Of the 681 patients who received partial hepatectomy at the EHBH during the study period, we excluded patients with a history of preoperative anti-cancer therapy (n=23), uncertain preoperative pulmonary lesions (n=4), other malignancies (n=6; 4 diagnosed before and 2 after hepatectomy), tumours with major vascular invasion or EHM (n=13), incomplete data (n=12) and in-hospital mortality (n=3). Finally, 620 patients formed the primary cohort.
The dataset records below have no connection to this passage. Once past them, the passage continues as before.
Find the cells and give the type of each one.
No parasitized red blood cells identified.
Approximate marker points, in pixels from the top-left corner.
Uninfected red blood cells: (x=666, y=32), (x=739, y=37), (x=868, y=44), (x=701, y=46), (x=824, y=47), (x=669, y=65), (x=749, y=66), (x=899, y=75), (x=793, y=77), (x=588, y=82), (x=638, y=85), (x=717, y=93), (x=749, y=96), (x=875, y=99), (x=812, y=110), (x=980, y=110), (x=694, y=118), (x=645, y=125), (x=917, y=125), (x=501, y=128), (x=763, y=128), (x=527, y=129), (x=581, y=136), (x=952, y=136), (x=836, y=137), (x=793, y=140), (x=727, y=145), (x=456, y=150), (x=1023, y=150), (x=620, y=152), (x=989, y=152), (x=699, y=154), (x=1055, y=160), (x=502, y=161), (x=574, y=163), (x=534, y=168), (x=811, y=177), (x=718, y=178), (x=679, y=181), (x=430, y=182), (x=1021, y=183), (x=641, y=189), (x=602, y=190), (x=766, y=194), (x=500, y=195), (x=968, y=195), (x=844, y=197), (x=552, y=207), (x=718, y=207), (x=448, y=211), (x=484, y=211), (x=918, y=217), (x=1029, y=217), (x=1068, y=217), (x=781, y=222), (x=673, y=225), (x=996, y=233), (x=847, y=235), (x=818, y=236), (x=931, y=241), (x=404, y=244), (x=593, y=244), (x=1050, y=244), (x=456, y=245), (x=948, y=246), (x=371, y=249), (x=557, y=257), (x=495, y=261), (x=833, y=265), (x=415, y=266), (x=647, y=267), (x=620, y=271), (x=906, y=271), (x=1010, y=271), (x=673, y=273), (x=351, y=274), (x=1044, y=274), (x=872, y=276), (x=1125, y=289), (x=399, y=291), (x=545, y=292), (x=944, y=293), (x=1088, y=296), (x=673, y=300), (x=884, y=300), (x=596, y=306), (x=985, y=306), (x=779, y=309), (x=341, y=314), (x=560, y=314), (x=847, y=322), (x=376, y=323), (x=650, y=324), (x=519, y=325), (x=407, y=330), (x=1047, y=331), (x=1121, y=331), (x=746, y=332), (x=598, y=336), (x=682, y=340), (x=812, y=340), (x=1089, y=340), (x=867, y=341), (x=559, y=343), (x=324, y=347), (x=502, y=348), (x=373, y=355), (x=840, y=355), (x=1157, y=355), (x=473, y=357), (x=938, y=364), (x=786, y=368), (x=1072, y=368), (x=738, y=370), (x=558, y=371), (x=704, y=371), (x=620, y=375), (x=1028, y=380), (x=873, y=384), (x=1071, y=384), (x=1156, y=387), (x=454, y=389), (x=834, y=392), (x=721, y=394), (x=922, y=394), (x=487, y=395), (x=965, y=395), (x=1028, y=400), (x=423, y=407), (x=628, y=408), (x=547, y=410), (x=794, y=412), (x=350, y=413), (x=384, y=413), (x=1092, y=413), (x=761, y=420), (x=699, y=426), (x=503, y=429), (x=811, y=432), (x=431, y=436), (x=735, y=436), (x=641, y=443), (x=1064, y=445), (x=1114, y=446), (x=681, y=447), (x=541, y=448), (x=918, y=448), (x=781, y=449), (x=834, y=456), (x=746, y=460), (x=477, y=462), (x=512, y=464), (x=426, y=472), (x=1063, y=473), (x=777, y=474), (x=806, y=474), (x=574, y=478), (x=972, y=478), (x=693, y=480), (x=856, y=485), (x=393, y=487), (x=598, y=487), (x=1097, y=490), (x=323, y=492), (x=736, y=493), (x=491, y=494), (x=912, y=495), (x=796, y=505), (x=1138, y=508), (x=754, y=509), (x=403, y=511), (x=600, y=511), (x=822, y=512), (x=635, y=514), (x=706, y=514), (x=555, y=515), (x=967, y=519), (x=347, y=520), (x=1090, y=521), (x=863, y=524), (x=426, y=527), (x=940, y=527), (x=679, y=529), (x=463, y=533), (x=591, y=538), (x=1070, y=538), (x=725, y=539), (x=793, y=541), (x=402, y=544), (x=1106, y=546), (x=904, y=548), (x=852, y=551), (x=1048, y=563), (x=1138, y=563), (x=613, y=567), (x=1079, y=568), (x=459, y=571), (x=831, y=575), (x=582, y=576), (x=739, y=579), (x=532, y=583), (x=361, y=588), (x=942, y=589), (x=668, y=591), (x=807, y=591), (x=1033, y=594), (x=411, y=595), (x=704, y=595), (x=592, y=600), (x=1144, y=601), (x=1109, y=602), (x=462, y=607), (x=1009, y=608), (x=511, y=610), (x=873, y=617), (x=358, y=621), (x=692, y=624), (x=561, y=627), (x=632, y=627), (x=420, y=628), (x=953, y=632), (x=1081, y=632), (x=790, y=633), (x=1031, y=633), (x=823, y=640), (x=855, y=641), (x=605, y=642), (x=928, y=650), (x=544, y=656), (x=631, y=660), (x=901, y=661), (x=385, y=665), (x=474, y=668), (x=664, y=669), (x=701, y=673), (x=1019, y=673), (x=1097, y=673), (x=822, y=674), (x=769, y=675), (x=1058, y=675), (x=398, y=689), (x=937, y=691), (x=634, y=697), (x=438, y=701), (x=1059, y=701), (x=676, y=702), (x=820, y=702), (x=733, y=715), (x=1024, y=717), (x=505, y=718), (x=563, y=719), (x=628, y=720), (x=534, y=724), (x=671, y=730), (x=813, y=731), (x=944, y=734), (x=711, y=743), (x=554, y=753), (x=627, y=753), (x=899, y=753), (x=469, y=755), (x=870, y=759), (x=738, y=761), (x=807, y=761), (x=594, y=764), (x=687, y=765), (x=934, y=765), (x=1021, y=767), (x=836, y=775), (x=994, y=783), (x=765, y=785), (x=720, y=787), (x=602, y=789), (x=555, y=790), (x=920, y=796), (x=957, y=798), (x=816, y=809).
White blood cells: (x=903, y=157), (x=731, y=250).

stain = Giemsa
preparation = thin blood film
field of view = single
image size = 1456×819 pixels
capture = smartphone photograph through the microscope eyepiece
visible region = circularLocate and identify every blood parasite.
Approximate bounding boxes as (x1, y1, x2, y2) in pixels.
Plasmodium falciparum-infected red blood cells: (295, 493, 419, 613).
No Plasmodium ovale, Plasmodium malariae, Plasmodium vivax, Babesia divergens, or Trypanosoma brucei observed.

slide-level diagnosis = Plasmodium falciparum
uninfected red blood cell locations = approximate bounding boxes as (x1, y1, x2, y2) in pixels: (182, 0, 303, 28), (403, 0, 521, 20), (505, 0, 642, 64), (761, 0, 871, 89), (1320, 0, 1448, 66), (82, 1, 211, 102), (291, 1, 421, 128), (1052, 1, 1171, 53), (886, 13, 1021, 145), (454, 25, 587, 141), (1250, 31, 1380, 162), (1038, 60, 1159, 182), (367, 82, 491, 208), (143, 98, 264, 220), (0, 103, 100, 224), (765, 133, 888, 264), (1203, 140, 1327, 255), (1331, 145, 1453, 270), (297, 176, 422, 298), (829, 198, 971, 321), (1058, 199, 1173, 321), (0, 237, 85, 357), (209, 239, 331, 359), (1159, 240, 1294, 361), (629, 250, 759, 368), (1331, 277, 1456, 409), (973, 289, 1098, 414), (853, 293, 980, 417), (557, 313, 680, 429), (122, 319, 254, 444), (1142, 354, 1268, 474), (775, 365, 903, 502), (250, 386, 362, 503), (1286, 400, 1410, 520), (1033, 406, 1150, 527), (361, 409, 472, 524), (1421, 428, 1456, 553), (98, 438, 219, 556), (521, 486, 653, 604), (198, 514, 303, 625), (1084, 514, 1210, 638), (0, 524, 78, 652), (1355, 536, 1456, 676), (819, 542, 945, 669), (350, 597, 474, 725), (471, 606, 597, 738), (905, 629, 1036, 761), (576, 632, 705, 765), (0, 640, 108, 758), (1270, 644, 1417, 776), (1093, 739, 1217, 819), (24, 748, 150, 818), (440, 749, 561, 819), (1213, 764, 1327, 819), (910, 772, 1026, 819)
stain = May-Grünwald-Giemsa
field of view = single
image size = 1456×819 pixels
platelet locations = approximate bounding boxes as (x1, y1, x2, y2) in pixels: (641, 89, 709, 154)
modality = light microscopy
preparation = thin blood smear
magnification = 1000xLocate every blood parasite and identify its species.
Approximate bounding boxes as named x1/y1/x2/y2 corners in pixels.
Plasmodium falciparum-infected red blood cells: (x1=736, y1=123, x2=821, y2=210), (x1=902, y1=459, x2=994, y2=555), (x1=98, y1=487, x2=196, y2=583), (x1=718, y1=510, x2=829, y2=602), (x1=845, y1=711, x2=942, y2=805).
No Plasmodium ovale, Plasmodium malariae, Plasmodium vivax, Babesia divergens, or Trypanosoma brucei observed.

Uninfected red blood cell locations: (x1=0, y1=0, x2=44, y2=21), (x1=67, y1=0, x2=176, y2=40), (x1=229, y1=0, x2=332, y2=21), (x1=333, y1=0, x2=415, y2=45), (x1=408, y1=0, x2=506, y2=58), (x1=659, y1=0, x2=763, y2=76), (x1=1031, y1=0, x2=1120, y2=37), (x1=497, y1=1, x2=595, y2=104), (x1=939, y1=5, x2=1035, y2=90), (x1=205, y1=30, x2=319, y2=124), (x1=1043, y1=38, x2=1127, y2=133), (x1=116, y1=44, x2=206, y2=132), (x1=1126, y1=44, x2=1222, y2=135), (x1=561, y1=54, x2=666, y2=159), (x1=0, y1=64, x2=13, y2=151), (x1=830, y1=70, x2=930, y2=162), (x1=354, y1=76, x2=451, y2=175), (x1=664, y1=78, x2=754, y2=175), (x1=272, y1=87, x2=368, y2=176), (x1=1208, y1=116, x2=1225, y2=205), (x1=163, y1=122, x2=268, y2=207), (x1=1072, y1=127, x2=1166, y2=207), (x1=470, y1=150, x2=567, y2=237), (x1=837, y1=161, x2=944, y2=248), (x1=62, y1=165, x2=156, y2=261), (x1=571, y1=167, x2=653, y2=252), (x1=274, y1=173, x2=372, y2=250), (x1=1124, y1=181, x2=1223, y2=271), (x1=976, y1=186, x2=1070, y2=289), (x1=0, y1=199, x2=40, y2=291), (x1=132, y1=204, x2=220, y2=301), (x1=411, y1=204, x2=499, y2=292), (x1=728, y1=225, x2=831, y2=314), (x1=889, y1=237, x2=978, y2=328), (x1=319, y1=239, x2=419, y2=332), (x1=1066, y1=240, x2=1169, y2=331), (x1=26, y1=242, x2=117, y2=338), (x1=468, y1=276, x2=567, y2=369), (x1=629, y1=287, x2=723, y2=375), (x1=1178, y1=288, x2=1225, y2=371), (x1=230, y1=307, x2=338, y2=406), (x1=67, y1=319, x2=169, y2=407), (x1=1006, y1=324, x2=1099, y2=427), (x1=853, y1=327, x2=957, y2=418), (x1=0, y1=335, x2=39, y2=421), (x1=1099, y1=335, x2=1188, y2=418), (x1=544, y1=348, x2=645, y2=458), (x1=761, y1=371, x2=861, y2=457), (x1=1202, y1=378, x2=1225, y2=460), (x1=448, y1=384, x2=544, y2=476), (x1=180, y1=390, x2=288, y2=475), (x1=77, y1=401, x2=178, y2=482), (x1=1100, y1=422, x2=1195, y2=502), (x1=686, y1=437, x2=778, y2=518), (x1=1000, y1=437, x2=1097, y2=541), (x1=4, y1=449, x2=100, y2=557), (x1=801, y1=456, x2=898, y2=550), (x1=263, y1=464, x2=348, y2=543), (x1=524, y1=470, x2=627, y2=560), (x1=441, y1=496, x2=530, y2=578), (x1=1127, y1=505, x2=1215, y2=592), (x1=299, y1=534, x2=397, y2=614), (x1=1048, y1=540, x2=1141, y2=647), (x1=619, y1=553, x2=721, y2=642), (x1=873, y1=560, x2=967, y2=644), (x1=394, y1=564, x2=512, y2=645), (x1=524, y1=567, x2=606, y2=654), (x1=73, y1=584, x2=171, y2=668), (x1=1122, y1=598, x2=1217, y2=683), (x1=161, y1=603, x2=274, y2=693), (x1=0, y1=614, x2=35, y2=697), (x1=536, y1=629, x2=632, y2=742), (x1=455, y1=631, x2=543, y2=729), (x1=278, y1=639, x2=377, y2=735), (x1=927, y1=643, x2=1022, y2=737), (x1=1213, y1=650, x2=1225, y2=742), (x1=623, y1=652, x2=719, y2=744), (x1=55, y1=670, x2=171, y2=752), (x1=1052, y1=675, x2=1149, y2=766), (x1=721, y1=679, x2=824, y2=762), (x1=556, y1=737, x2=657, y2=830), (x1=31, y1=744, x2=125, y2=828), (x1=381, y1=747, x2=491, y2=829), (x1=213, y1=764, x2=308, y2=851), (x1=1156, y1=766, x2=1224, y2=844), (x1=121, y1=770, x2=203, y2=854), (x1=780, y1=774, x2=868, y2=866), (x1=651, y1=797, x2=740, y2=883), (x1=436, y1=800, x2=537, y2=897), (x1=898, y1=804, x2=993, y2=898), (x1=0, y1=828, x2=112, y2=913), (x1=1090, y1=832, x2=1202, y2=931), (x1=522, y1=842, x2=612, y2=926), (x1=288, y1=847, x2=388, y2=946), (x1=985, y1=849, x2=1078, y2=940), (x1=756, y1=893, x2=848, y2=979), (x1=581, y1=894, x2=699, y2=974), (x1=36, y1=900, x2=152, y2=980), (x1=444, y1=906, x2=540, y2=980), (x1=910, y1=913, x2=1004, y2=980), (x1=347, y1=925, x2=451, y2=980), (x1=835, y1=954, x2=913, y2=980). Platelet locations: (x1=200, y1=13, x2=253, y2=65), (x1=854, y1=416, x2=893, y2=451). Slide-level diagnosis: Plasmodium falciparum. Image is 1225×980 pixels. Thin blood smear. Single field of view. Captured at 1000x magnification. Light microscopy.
Of the 249 patients who received partial hepatectomy at the First Affiliated Hospital of Fujian Medical University during the study period, we excluded patients who had a history of preoperative anti-cancer therapy (n=10), other malignancies (n=3), tumours with major vascular invasion and EHM (n=7), incomplete data (n=9) and in-hospital mortality (n=2). Finally, 218 patients comprised the validation cohort.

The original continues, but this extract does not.